| GIVEN PASSAGE |
◆ ◆ ◆ ◆ ◆

Chicago Public High Schools are preparing to reopen this April despite pushback from the city’s teachers union over COVID-19 concerns.
On April 19, the first day of CPS' fourth quarter, those in ninth through 12th grades can return for classroom instruction, though teaching models will vary with each school, the district announced last month.
However, the Chicago Teachers Union expressed concern about the reopening less than two weeks away as COVID cases continue to rise, and said the district should offer vaccinations to students.
"We think that if you want to open high schools, you need to be offering a vaccine program or at least putting in place and not just saying, 'catch as catch can,'" CTU President Jesse Sharkey said.
Chicago Mayor Lori Lightfoot said the city is working to vaccinate as many people as possible, but that the future of vaccinations depends on supply.

◆ ◆ ◆ ◆ ◆

| PROVIDED MATERIAL |
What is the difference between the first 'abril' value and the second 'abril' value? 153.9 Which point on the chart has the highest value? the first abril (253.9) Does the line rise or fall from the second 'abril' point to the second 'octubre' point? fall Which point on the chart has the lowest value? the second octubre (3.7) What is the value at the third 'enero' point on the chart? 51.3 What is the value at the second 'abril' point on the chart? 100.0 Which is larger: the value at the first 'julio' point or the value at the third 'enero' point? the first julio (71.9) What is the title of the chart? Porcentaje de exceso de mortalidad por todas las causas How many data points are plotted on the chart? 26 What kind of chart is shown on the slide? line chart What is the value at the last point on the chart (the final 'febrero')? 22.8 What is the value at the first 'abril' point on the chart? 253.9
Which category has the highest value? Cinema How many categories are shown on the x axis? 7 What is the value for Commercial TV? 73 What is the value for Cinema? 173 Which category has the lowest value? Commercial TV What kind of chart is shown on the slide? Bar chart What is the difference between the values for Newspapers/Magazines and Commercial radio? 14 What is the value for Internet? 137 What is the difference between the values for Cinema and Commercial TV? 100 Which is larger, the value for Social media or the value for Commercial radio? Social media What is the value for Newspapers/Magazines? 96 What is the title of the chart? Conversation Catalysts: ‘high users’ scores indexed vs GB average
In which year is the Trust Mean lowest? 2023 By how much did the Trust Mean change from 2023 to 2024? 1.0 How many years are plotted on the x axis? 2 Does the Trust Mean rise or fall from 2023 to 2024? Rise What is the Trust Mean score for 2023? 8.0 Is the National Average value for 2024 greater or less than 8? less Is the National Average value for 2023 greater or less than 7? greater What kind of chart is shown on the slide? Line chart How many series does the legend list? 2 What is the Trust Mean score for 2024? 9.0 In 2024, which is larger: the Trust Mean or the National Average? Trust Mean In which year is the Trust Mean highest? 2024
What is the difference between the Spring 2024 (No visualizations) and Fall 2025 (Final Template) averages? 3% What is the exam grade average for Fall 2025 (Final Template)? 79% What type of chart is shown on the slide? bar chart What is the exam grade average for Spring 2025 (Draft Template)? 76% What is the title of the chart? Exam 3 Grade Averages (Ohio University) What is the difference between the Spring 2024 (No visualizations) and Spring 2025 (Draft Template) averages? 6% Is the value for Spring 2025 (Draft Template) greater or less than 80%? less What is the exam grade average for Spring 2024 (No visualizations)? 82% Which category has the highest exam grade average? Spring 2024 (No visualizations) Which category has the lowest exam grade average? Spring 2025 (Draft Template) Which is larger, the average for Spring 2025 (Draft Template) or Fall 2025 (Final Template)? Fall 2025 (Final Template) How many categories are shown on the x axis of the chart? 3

◆ ◆ ◆ ◆ ◆

| EXERCISE GOAL |
Translate this sentence from the text on Chicago's high school reopening into Spanish: "However, the Chicago Teachers Union expressed concern about the reopening less than two weeks away as COVID cases continue to rise, and said the district should offer vaccinations to students."

| EXPECTED OUTPUT |
Sin embargo, el Sindicato de Maestros de Chicago expresó su preocupación por la reapertura, prevista para dentro de menos de dos semanas, mientras los casos de COVID siguen aumentando, y afirmó que el distrito debería ofrecer vacunas a los estudiantes.